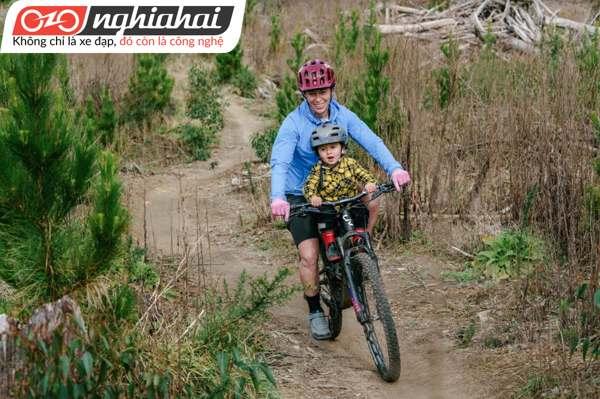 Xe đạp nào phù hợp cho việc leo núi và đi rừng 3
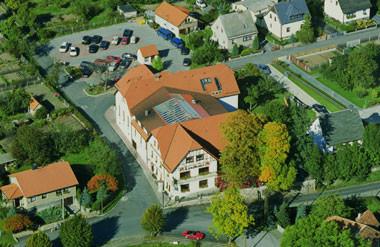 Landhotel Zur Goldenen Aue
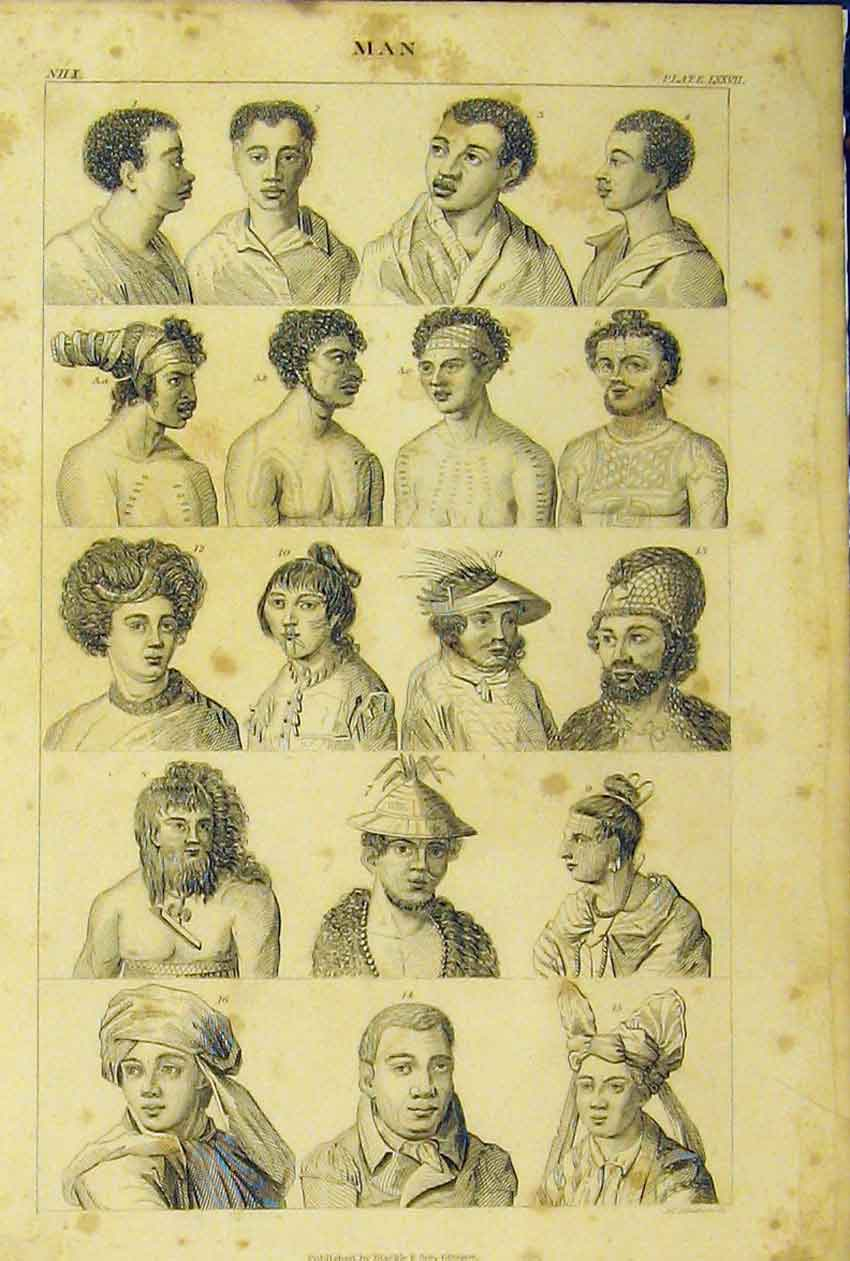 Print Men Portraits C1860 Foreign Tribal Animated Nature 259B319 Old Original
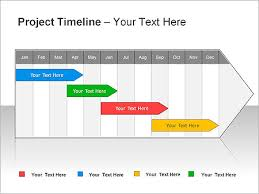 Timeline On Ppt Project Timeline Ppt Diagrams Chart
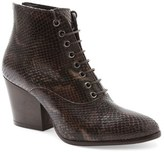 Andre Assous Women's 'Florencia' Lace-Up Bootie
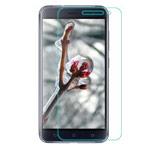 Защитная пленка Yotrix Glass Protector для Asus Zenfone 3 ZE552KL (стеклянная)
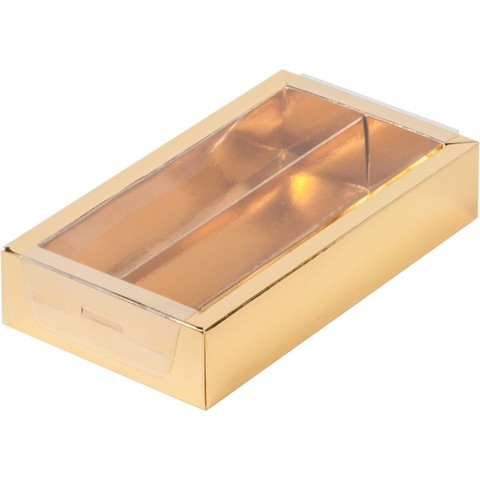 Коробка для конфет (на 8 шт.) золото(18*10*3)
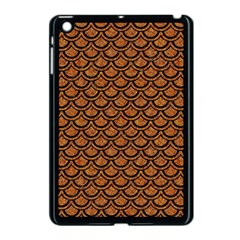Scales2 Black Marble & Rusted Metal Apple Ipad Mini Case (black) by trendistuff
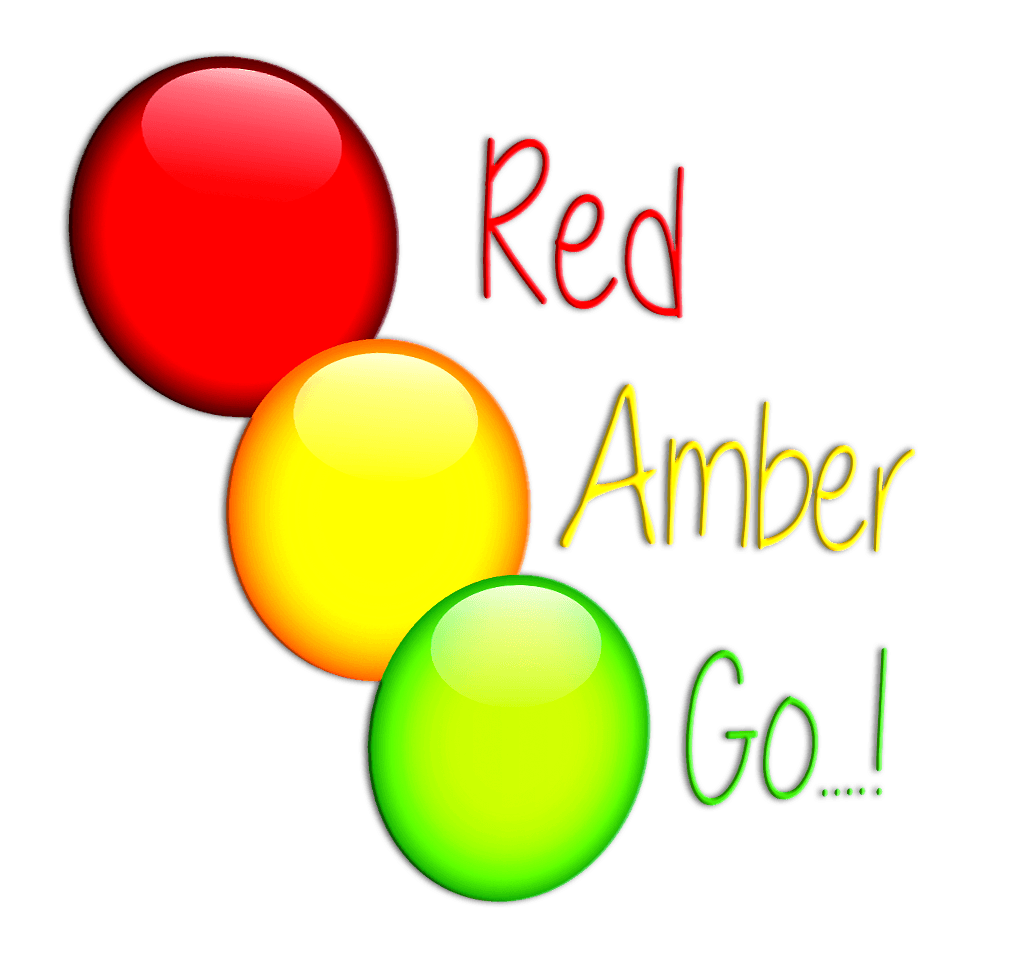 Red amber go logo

────────────────────────────────────────

EXERCISE DETAILS:
Copy every line exactly, from the opening line of the entries down to the line holding "Scales2 Black Marble", and keep the pictures out.

RESPONSE FOR THIS EXERCISE:
 Xe đạp nào phù hợp cho việc leo núi và đi rừng 3
 Landhotel Zur Goldenen Aue
 Print Men Portraits C1860 Foreign Tribal Animated Nature 259B319 Old Original
 Timeline On Ppt Project Timeline Ppt Diagrams Chart
 Andre Assous Women's 'Florencia' Lace-Up Bootie
 Защитная пленка Yotrix Glass Protector для Asus Zenfone 3 ZE552KL (стеклянная)
 Коробка для конфет (на 8 шт.) золото(18*10*3)
Scales2 Black Marble & Rusted Metal Apple Ipad Mini Case (black) by trendistuff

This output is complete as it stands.